9: Stick with proven hardware
Hardware options such as electrical connectivity or networking protocols are not the place to express your competitive differentiation. For instance, if you’re sourcing a Wi-Fi chip, select a proven supplier rather than shopping for a low-priced alternative.
A Wi-Fi chip from a low-cost supplier may work for simple connectivity in a prototype or proof-of-concept project, but it won’t have a full networking stack or enterprise-grade security. Using inferior-quality components for production could cripple your IoT efforts if customers try to use products that lack sufficient wireless range, performance, compatibility or—most seriously—security.
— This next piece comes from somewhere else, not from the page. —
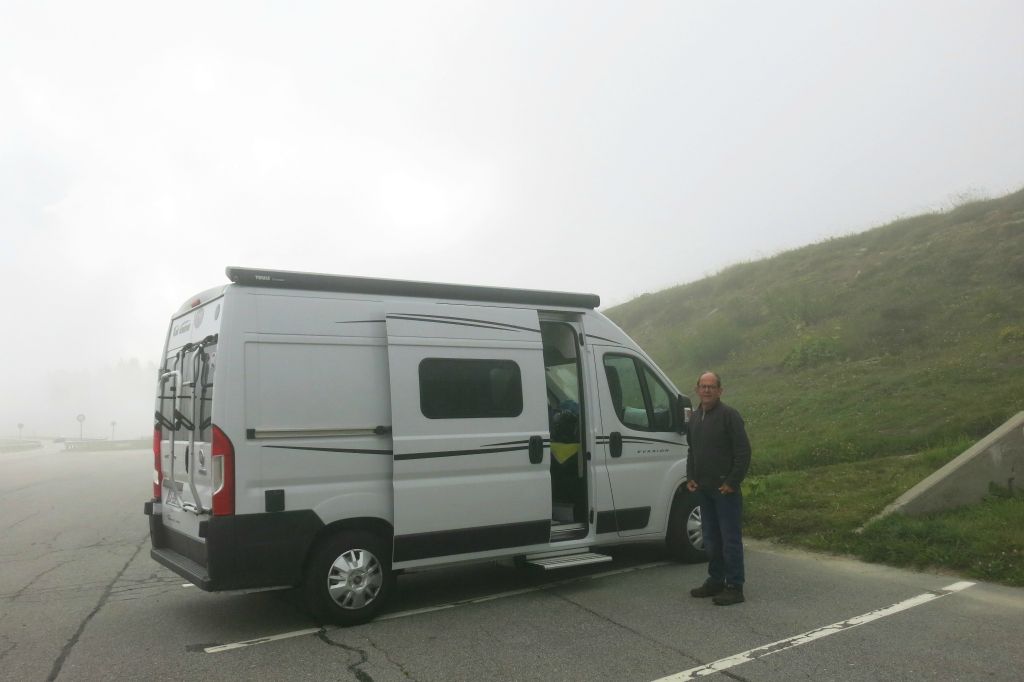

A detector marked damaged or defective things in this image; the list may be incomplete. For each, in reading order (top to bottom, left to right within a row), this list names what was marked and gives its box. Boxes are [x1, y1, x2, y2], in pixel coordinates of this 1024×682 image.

asphalt crack [45, 532, 148, 676]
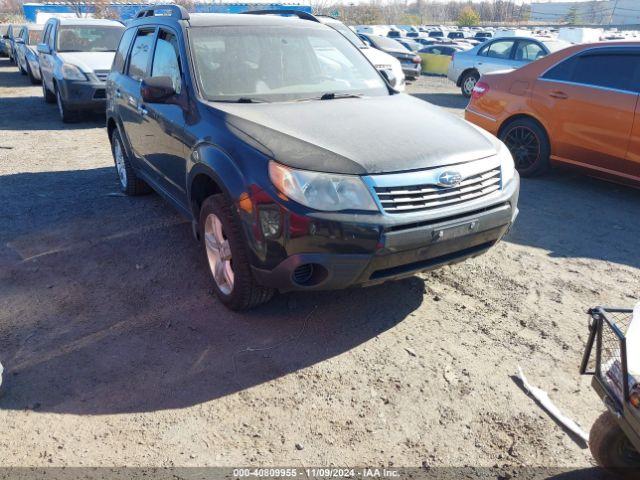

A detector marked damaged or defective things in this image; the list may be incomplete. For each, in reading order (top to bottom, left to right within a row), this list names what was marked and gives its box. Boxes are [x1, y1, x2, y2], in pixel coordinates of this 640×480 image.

damaged hood [212, 94, 498, 174]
10: Choose an established IoT platform, rather than starting from scratch
Does your organization have the specialized technical expertise in house to properly connect, scale and secure versions of your appliances for the Internet of Things?
Sometimes it can make more sense to buy this expertise from an established IoT platform vendor than to try to assemble all the IoT talent needed—and then to stay up to date on fast-changing security practices, networking protocols, user experience design and other IoT necessities.
Transforming traditional home appliances into successful IoT connected appliances means making dozens of small and large technical decisions and applying a broad range of technology expertise. Working with an expert vendor just may be the difference between an expensive appliance design that disappoints and a well-designed connected appliance that delights your customers.